We consider the problems of sampling and counting edges from a graph on n vertices where our basic access is via uniformly sampled vertices. When we have a vertex, we can see its degree, and access its neighbors. Eden and Rosenbaum [SOSA 2018] have shown it is possible to sample an edge ϵ-uniformly in O(√(1/ϵ)n/√(m)) vertex accesses. Here, we get down to expected O(log(1/ϵ)n/√(m)) vertex accesses. Next, we consider the problem of sampling s>1 edges. For this we introduce a model that we call hash-based neighbor access. We show that, w.h.p, we can sample s edges exactly uniformly at random, with or without replacement, in Õ(√(s)n/√(m) + s) vertex accesses.
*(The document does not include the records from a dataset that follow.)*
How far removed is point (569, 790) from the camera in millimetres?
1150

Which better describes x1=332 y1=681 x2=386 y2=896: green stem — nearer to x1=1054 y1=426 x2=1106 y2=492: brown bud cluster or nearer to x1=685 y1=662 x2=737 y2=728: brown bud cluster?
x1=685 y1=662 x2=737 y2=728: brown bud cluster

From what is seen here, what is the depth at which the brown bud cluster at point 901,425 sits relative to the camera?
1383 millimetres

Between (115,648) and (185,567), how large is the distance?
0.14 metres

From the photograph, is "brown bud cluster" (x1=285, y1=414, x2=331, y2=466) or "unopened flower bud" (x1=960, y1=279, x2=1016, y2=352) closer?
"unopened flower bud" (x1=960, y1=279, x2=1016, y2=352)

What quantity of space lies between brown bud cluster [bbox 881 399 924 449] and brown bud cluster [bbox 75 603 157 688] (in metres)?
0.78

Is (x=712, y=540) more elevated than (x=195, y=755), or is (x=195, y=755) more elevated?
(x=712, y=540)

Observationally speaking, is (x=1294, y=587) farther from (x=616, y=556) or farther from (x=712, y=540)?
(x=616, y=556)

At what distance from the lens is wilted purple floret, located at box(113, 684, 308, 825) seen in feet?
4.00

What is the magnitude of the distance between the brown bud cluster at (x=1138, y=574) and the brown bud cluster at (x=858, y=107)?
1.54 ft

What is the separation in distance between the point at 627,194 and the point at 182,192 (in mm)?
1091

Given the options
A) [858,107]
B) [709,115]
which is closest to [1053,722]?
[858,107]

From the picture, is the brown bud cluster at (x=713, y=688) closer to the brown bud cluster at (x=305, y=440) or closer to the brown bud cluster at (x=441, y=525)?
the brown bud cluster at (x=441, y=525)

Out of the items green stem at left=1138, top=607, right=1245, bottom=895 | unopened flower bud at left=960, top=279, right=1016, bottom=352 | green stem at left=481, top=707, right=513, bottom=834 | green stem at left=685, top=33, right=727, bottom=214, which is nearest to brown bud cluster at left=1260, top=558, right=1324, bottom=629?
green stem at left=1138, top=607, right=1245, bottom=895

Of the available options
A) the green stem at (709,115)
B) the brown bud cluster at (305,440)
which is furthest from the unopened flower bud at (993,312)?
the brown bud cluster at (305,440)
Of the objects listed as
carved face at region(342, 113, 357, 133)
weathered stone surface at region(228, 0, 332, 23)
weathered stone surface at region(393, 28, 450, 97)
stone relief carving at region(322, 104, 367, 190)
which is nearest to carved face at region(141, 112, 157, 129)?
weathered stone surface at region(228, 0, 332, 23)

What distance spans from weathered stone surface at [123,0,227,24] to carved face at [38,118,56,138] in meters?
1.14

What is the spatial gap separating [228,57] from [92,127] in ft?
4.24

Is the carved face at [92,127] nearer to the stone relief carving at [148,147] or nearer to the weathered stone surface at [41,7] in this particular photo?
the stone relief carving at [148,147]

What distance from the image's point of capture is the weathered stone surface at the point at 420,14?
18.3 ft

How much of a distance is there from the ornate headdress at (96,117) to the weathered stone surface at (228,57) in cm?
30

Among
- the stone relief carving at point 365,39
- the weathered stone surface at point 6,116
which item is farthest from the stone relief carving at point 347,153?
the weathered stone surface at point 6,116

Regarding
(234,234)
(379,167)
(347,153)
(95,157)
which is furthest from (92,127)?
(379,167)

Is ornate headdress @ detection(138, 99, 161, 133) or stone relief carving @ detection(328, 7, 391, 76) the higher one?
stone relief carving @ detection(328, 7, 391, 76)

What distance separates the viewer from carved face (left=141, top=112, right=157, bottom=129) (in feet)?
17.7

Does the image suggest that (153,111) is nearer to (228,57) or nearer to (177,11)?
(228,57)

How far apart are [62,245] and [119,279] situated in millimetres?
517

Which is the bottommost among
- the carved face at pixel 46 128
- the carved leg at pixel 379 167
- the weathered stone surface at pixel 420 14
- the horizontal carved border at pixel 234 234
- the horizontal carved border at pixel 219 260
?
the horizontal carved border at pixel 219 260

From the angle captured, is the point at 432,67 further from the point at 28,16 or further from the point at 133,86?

We present a matching lower bound of Ω(√(s)n/√(m) + s) which holds for ϵ-uniform edge multi-sampling with some constant ϵ>0 even though our positive result has ϵ=0. We then give an algorithm for edge counting. W.h.p., we count the number of edges to within error ϵ in time Õ(n/ϵ√(m) + 1/ϵ^2). When ϵ is not too small (for ϵ≥√(m)/n), we present a near-matching lower-bound of Ω(n/ϵ√(m)). In the same range, the previous best upper and lower bounds were polynomially worse in ϵ. Finally, we give an algorithm that instead of hash-based neighbor access uses the more standard pair queries (“are vertices u and v adjacent”). W.h.p. it returns 1+ϵ approximation of the number of edges and runs in expected time Õ(n/ϵ√(m) + 1/ϵ^4). This matches our lower bound when ϵ is not too small, specifically for ϵ≥m^1/6/n^1/3.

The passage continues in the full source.